> _Gekozen fragment_:
+--
Over antiek zilver

Zilverkeuren antiek zilver

 

 Algemeen
Zilver gemaakt vóór ca. 1813 is gemerkt met één of meer van de volgende keuren:
- meesterteken
- stadskeur
- jaarletter
- waarborgstempel

Indien een zilveren voorwerp de bovenstaande keuren heeft, is in de meeste gevallen goed na te gaan waar, wanneer en door wie het stuk is gemaakt. De keuren werden bij vorken en lepels op de achterzijde van de steel aangebracht. Bij doosjes, kommen e.d. sloeg men de keuren meestal op een vlakke rand of de onderzijde in. Bij gelegenheids- en geboortelepels werden de keuren aan de achterzijde van de bak aangebracht.
Bij kleine voorwerpen gaf men  vaak alleen het meesterteken, soms in combinatie met een stadskeur en/of jaarletter aan.

Meesterteken
Al vanaf de 14de eeuw worden in een aantal steden van de diverse provinciën de gilden van de goud- en zilversmeden genoemd. De zilversmeden merkten het door hen gemaakte zilverstuk met hun ‘meesterteken’. Dit meesterteken was tevens een waarborg voor de kwaliteit van het zilverstuk. Het gebruikte meesterteken was in eerste instantie een symbool of figuur. Later bestond het meesterteken uit een relatie met de naam van de zilversmid, de naam van het huis van de zilversmid of anderszins.
Het meesterteken werd door de zilversmid zelf ingeslagen.

Stadskeur
De stadskeur is ingevoerd omstreeks de 15de eeuw. Deze keur was vaak het stadswapen van de betreffende stad. Zo was de stadskeur van Amsterdam de 3 Andreas kruizen; voor ’s-Gravenhage paste men de ooievaar toe. Maar ook andere stadskeuren werden gebruikt, zoals bijvoorbeeld de roos voor de stad Dordrecht. De stad Groningen had een aparte stadskeur, die bestond uit de combinatie van een cijfer en een letter. Dit gaf tevens het jaartal aan. De stadskeur werd door de keurmeester van het gilde ingeslagen.
+--
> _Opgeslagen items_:
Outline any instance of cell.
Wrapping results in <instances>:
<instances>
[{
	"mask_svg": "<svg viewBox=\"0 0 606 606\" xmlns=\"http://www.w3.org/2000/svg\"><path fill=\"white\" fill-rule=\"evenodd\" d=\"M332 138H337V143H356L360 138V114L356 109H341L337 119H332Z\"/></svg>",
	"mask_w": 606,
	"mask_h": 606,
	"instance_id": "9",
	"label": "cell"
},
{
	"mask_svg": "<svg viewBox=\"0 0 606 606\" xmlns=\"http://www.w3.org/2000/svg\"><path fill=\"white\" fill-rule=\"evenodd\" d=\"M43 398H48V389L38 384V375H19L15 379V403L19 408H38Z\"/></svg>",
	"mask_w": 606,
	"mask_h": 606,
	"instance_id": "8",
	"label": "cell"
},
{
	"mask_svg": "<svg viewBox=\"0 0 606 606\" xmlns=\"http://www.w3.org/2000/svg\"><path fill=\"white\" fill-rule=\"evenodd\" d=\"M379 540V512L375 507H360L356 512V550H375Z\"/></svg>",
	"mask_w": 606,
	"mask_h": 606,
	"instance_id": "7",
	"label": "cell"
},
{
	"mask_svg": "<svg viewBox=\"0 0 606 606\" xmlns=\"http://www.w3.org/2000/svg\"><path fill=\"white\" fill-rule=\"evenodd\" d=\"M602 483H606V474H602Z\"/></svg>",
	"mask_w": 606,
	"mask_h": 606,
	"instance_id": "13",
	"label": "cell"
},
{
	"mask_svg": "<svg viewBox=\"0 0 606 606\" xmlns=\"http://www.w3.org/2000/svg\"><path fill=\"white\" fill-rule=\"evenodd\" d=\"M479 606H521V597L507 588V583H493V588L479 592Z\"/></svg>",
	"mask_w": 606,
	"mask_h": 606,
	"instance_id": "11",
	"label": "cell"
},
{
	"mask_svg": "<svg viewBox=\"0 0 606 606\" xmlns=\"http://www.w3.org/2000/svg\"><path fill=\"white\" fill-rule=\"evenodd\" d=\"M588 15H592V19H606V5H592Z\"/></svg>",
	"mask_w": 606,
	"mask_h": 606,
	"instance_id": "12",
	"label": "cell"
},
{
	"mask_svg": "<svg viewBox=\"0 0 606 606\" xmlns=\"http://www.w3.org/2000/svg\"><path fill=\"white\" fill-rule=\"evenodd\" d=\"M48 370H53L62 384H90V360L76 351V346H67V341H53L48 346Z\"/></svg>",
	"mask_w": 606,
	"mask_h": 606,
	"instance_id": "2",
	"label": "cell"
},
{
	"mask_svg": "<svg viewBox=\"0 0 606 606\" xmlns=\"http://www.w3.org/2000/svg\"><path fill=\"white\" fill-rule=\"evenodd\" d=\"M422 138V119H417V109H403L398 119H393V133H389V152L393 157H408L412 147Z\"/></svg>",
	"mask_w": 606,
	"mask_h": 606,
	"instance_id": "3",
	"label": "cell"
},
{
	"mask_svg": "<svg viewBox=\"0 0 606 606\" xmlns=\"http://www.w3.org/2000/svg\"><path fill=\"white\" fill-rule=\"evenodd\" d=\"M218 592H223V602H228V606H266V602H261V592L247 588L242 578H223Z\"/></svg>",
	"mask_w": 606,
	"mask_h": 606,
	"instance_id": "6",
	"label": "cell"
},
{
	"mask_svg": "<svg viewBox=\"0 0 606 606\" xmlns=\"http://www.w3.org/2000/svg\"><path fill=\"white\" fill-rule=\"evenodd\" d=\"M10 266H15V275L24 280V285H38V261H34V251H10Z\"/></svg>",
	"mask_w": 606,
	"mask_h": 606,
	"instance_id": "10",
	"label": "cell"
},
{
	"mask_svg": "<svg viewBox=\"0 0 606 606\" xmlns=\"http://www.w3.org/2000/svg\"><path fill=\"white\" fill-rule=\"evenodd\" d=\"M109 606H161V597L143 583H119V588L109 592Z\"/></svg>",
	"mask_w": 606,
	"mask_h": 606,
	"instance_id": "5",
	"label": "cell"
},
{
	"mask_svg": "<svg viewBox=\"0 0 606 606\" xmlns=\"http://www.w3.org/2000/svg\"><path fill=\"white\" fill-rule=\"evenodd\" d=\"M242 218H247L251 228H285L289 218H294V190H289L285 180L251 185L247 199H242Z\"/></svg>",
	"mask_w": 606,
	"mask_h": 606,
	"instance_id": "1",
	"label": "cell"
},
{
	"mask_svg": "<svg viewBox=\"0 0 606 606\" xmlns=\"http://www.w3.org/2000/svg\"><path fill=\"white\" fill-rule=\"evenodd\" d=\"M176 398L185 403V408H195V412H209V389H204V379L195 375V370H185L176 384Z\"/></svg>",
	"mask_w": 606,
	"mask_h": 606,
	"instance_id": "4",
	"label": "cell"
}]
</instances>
+--
> _Opdrachteisen_: Schrijf uit de tekst over zilverkeuren het gedeelte van "Zilverkeuren antiek zilver" tot en met "en/of jaarletter aan." letterlijk over.

> _Antwoord_:
Zilverkeuren antiek zilver

 

 Algemeen
Zilver gemaakt vóór ca. 1813 is gemerkt met één of meer van de volgende keuren:
- meesterteken
- stadskeur
- jaarletter
- waarborgstempel

Indien een zilveren voorwerp de bovenstaande keuren heeft, is in de meeste gevallen goed na te gaan waar, wanneer en door wie het stuk is gemaakt. De keuren werden bij vorken en lepels op de achterzijde van de steel aangebracht. Bij doosjes, kommen e.d. sloeg men de keuren meestal op een vlakke rand of de onderzijde in. Bij gelegenheids- en geboortelepels werden de keuren aan de achterzijde van de bak aangebracht.
Bij kleine voorwerpen gaf men  vaak alleen het meesterteken, soms in combinatie met een stadskeur en/of jaarletter aan.